Once the ĥametz becomes forbidden, there is an obligation to destroy the ĥametz completely, as cited in SA 442:9 and MB ad loc. 40. Even declaring the ĥametz ownerless does not work at this point; it only works before the ĥametz becomes forbidden, as explained in MB 445:18. Even after the ĥametz is burned, one is forbidden to benefit from the ashes, as explained in SA 445:2. MB 445:5 states that if one throws ĥametz into an outhouse, it is considered destroyed. However, the outhouses in the times of MB were exceptionally filthy, and anything that was thrown there became so repulsive that it would no longer be usable in any capacity. Conversely, bread that has been discarded in a modern toilet is likely to emerge intact from the drainpipes, and would likely be fit for a dog; therefore, if one were to discard bread this way, he should first break up the bread into smaller crumbs. See also Bedikat Ĥametz U-vi’uro 7:24 n. 56 for more on this topic, and see 7:1-2 and the corresponding footnotes. In n. 7, the author writes that if one finds ĥametz on Pesaĥ and spoils it so that it is no longer fit for a dog, he still violates bal yeira’eh and bal yimatzei according to SAH, but according to Ĥazon Ish he is required to destroy the ĥametz, but does not violate bal yeira’eh or bal yimatzei. According Pri Megadim, he only has a rabbinic obligation to destroy the ĥametz, since by not completely destroying the ĥametz before Pesaĥ he missed the Torah-level mitzva (the opinions of SAH and Pri Megadim are cited in SHT 442:19).
Although in general any ĥametz found on Pesaĥ has already been nullified and would therefore only be rabbinically forbidden, the ĥametz must still be destroyed, as would any ĥametz that had not been nullified, since, as noted, the rabbis decreed that all ĥametz must be nullified and eliminated. SAH (435:4) adds that if one did not burn his ĥametz, he violates bal yeira’eh and bal yimatzei on the rabbinic level and is subject to the rabbinic obligation of tashbitu. See also Bedikat Ĥametz U-vi’uro 7 n. 40 for other sources. Additionally, see chapter 8, 24, which says that if one finds ĥametz on Pesaĥ, there are ways that he can avoid bal yeira’eh and bal yimatzei, although he cannot fulfill the active mitzva of tashbitu. For example, he can heave the ĥametz into the sea in a manner that the ĥametz would be impossible to retrieve. The mitzva, however, which he cannot fulfill, is to burn the ĥametz.

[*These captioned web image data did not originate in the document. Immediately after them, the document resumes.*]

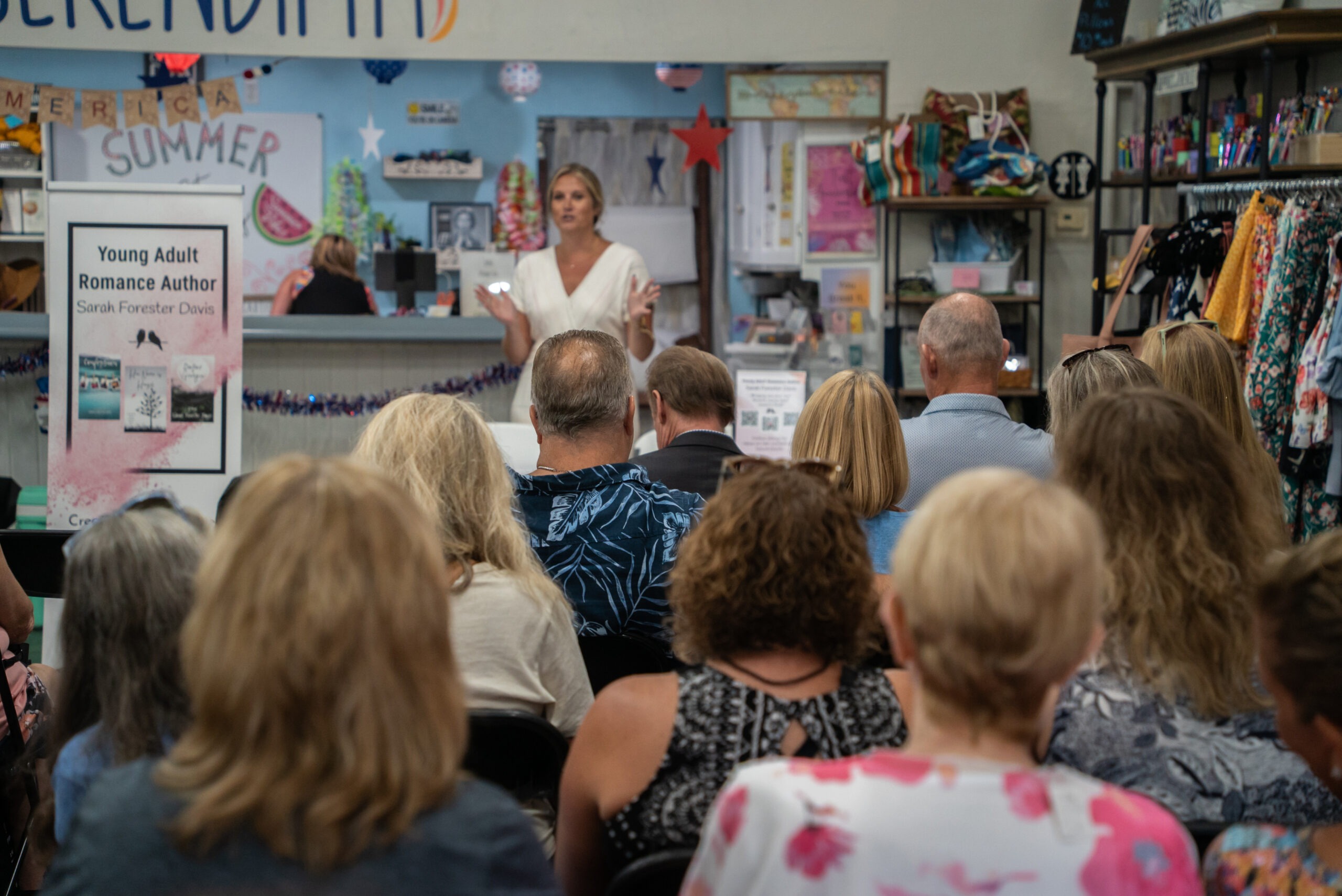 A woman stands at a podium in a bookstore, addressing an audience seated in front of her A sign next to her reads "Young Adult Romance Author Sarah Forster Davis " Shelves filled with books and colorful decorations surround the area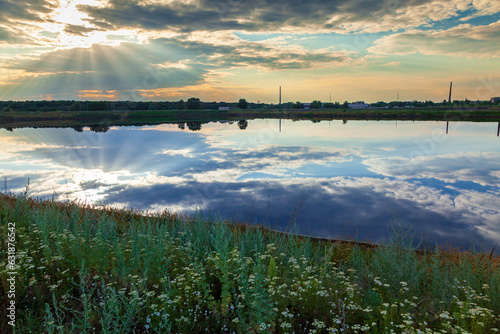 Fototapeta Naklejka Na Ścianę i Meble -  A cloudy sky with the rays of the sun breaking through the clouds and falling on a meadow, a pond and buildings visible in the distance. The wetlands near small town Rubizhne, Lugansk region, Ukraine.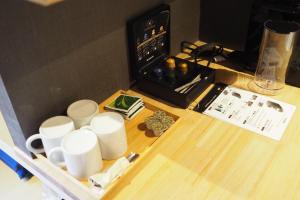 a table with white cups on top of it at Yumoto Station Hotel MIRAHAKONE in Hakone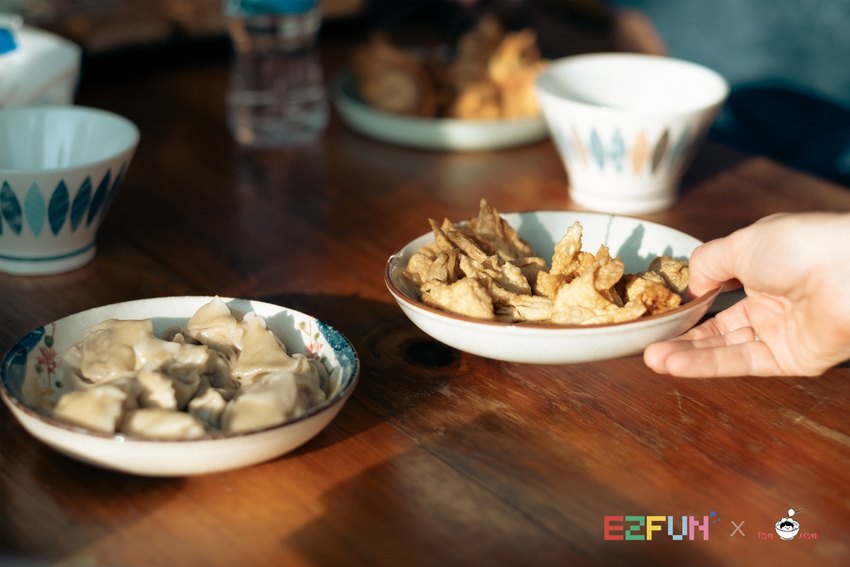 Bowls of prepared wontons are served on the table.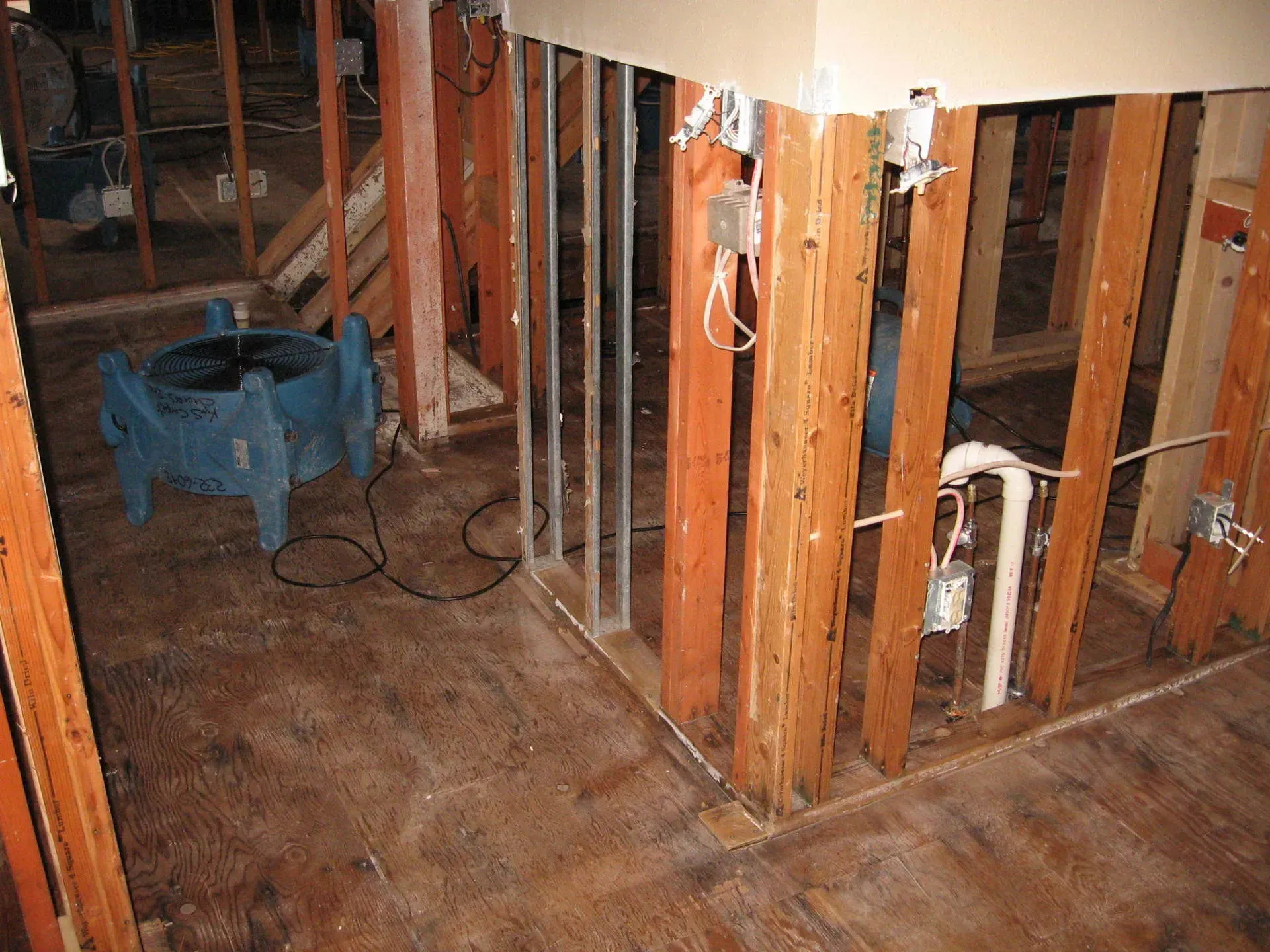 Interior view of a room under construction with exposed wooden beams, wiring, and a blue air mover.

Regarding the time for burning the ĥametz: if one finds ĥametz in his possession after the beginning of the sixth hour of the day, he has a rabbinic obligation to burn it, and if he found ĥametz that he did not nullify, he has a biblical obligation to destroy it. If he does not, he violates bal yeira’eh and bal yimatzei as soon as the festival begins. If he nullified his ĥametz, he does not violate bal yeira’eh and bal yimatzei on the biblical level, but he still has a rabbinic obligation to burn it.